N. K. de M. : Parce que la campagne pose un cadre mais une campagne présidentielle n'est qu'un symptôme. Et lorsque l'on parle également des Footbal Leaks et de la corruption délirante dans un milieu donné, cela fait miroir avec l'affaire Fillon qui arrive deux mois plus tard. Les choses se répondent et je pense qu'elles mettent en évidence un moment politique, et la campagne ne fait ainsi que révéler divers fonctionnements, déjà présents par ailleurs. Il aurait été dommage de ne voir Mediapart qu'à travers le prisme politique. Les différents sujets journalistiques dialoguent très bien entre eux au sein de la rédaction, même s'il est vrai que certains sujets affectent plus que d'autres à un moment donné.

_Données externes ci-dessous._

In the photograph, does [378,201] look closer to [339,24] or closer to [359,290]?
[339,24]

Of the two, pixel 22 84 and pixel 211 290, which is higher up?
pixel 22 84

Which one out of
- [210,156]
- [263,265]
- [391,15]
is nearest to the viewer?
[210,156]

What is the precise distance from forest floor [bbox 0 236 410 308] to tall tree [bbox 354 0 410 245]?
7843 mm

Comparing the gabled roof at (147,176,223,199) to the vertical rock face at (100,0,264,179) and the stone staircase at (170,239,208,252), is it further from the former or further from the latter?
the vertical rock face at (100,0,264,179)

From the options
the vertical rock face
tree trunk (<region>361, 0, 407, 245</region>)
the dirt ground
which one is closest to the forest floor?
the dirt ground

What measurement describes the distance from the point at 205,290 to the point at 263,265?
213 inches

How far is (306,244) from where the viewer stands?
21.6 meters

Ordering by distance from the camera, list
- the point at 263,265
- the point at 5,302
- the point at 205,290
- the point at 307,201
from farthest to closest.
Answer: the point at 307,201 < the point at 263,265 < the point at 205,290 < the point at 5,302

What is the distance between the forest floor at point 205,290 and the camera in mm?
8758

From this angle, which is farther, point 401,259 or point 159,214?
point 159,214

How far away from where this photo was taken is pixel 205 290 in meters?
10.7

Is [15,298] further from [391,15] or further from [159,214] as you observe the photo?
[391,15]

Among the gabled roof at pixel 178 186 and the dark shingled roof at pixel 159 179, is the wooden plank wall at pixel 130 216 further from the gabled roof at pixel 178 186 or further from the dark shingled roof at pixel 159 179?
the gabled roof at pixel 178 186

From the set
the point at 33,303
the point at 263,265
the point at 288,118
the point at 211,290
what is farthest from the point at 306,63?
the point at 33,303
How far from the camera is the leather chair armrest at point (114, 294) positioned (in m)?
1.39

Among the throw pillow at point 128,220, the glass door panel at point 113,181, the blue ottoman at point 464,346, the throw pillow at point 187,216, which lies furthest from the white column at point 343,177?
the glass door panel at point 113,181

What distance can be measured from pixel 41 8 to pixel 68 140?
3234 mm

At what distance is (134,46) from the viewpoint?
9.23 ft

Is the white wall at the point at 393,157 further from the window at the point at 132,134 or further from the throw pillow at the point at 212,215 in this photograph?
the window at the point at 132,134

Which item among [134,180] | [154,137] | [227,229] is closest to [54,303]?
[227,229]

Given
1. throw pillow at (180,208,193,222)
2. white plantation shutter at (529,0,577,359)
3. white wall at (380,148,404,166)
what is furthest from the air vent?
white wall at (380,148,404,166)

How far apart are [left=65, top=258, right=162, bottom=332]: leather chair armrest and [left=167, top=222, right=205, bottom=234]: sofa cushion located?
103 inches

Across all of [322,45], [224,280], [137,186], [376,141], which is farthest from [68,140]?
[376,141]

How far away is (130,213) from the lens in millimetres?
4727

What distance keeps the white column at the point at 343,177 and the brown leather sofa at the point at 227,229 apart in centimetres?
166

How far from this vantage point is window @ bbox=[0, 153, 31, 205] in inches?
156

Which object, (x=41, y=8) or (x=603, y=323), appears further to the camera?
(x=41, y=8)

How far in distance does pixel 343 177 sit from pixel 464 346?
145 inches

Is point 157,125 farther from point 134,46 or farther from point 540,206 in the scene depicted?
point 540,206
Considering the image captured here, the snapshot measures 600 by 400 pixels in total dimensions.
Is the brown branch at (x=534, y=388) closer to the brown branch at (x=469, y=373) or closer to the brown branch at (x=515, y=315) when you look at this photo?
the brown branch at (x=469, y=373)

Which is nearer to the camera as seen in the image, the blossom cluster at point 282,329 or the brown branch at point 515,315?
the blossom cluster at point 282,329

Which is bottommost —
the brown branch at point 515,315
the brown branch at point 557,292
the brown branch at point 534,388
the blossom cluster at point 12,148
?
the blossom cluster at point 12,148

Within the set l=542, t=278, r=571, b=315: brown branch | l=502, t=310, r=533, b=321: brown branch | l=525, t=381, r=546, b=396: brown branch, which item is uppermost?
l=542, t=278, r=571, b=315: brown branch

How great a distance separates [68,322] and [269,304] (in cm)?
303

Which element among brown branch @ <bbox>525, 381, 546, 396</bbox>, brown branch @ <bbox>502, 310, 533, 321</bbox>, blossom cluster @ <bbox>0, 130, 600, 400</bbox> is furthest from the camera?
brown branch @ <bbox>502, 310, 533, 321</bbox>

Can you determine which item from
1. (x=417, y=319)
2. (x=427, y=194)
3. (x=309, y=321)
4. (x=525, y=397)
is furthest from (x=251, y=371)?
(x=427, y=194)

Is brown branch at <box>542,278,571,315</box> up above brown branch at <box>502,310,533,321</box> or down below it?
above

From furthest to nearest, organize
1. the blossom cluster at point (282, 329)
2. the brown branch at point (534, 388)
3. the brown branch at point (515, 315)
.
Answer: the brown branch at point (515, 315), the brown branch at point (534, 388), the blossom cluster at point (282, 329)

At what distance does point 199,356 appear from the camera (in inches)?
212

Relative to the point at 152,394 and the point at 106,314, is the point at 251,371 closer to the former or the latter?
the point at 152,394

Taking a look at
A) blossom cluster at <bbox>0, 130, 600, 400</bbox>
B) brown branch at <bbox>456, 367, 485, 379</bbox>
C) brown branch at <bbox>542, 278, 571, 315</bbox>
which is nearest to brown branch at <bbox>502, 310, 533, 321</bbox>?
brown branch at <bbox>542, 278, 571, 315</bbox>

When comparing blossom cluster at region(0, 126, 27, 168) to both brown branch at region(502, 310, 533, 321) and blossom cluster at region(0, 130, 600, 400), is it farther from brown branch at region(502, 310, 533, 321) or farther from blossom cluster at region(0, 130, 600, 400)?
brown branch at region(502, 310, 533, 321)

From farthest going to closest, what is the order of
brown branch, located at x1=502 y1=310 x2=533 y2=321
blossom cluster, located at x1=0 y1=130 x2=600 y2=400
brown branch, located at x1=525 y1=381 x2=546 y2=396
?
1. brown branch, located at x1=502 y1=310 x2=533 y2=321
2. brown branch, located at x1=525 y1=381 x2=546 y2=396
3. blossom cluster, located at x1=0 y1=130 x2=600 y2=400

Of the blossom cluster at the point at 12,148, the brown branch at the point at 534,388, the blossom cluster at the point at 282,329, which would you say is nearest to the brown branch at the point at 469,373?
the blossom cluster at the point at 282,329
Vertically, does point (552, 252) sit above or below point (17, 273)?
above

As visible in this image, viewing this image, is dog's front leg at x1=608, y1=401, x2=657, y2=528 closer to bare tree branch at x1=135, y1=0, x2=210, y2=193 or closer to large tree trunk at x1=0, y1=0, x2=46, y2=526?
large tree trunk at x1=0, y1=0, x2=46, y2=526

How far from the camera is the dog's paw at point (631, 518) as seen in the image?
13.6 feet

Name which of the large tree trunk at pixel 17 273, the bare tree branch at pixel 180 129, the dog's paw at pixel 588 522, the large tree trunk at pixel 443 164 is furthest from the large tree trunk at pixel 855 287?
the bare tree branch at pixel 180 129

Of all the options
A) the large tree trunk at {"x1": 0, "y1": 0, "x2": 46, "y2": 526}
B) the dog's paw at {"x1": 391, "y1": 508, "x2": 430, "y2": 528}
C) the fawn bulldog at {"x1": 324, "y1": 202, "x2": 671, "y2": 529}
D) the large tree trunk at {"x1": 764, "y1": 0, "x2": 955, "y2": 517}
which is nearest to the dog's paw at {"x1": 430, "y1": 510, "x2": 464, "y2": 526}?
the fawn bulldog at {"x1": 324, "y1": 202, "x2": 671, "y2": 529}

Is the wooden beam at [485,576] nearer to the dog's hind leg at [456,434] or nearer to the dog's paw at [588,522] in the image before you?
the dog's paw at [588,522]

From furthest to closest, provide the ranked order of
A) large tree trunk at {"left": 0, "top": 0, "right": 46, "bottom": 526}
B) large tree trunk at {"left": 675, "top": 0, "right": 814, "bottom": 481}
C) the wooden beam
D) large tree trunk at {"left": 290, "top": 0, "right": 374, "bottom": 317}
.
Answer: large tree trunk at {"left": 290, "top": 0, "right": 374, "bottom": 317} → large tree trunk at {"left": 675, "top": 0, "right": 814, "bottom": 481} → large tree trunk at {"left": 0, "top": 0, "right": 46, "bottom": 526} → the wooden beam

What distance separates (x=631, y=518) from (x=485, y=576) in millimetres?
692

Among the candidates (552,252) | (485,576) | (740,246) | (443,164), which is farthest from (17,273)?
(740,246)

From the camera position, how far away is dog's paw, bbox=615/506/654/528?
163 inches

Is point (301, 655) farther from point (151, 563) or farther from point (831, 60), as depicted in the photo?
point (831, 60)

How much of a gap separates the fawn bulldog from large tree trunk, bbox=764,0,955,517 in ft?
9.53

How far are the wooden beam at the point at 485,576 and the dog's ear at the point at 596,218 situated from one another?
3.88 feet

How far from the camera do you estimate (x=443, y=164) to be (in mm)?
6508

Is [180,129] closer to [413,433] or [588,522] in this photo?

C. L. : Le rapport au temps est fascinant dans le film, car tu suis des journalistes qui se fixent sur le temps présent en s'interdisant de prédire l'avenir, alors que le film est à présent vu par des spectateurs qui connaissent désormais l'issue de la campagne présidentielle, tout comme toi au moment du montage.
N. K. de M. : La réflexion à ce sujet repose sur l'idée que « le journalisme est interdit de futur ». C'est une phrase d'Edwy Plenel que je reprends dans le film, et qui souligne le fait qu'un journaliste doit se garder de toute prédiction. Je trouve cela intéressant car nous sommes à l'ère où l'opinion et les commentateurs politiques prennent beaucoup de place. Le journaliste, puisqu'il s'attache à des faits, peut réfléchir mais sa prise de position dans la cité se trouve dans l'analyse des faits plutôt que dans l'opinion. Je dois avouer que je m'attendais à connaître les nouvelles avant tout le monde, depuis la rédaction! Mais les journalistes se contentent de travailler à partir des faits, sans faire de prédictions. Contrairement à ce qu'Emmanuel Macron dit de la nécessité d'avoir des sachants, les journalistes ne sont pas ceux qui savent "plus", mais bien ceux qui analysent les faits. Les journalistes ne sont ni des juges, ni des Cassandre ni la Pythie de Delphes.
Pour ma part, n'étant pas journaliste, mon défi consistait à pouvoir créer quelque chose qui existe au-delà du temps narratif que je lui ai choisi, en le bornant et en le mettant en scène. Il faut voir comment ce film raisonne encore deux ans après la campagne présidentielle. L'important pour moi est de savoir ce que j'ai réussi à saisir de ce moment précis pour cette génération de journalistes et la France actuelle.
La position du journaliste va au-delà du réel en tentant de saisir quelque chose qui est contenu dans la beauté d'un geste, d'une parole, d'une pensée, d'un visage, d'un instant silencieux. Si le soir du résultat des élections présidentielles, ce n'est ni la gauche, ni la droite qui a gagné, qui en sort vainqueur ? Le film ne peut pas apporter une réponse, il pose la question.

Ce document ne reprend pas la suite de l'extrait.